*REQUIRED WORK*. Count the lines in the items below that contain the word "blurred", and reply with the number alone.

#### ENTRIES ####

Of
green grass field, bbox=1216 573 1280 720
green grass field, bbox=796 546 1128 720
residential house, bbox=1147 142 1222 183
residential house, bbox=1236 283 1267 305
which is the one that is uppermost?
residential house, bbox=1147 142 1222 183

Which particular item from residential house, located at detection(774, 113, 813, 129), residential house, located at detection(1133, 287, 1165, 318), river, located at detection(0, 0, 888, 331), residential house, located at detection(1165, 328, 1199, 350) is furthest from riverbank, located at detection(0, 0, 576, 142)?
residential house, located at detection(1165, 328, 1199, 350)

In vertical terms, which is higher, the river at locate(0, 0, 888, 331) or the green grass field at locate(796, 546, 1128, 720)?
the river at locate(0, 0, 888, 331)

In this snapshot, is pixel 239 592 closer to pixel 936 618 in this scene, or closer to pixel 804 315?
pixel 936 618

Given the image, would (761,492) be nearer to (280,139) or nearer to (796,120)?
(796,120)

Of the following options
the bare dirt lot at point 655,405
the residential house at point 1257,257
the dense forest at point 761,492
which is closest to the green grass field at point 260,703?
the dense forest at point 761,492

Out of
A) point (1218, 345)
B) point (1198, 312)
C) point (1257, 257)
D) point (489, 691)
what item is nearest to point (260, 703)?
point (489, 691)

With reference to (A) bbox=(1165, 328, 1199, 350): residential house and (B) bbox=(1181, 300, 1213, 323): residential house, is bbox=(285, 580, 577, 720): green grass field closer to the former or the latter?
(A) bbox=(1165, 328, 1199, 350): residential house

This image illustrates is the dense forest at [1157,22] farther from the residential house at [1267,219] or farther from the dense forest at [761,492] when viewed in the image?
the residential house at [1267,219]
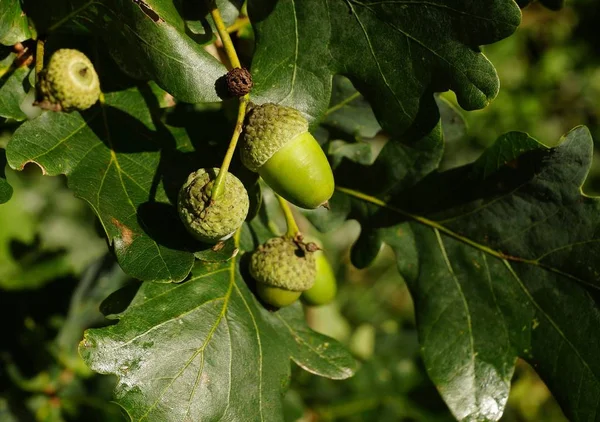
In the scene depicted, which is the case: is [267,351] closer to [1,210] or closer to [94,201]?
[94,201]

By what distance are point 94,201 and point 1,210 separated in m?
1.49

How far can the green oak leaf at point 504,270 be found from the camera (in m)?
1.32

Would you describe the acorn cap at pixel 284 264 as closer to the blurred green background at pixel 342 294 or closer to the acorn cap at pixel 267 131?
the acorn cap at pixel 267 131

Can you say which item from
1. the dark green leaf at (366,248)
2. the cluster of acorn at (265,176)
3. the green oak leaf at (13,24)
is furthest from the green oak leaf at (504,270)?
the green oak leaf at (13,24)

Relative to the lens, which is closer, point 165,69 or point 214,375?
point 165,69

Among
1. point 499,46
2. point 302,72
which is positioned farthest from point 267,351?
point 499,46

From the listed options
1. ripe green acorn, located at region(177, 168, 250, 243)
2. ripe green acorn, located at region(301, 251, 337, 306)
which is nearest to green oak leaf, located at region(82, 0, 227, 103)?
ripe green acorn, located at region(177, 168, 250, 243)

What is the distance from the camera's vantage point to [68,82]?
112cm

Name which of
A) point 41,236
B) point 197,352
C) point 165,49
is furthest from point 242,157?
point 41,236

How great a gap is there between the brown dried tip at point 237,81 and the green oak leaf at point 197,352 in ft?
1.24

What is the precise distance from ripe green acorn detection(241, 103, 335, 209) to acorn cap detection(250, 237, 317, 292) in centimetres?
17

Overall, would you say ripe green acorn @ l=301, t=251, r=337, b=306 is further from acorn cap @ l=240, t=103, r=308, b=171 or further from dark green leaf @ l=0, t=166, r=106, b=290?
dark green leaf @ l=0, t=166, r=106, b=290

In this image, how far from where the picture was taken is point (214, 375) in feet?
3.93

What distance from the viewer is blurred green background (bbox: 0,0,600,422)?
197 centimetres
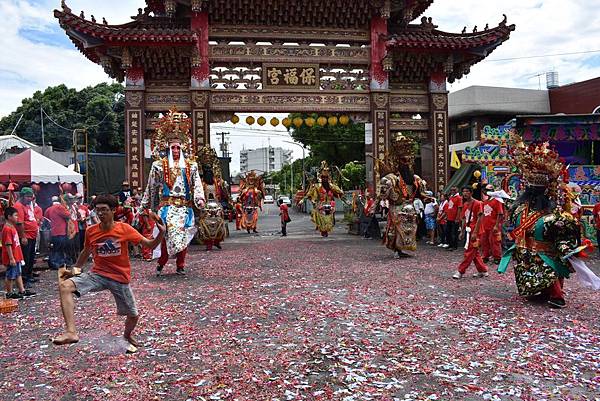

####

*SOLUTION TO THIS TASK*. 2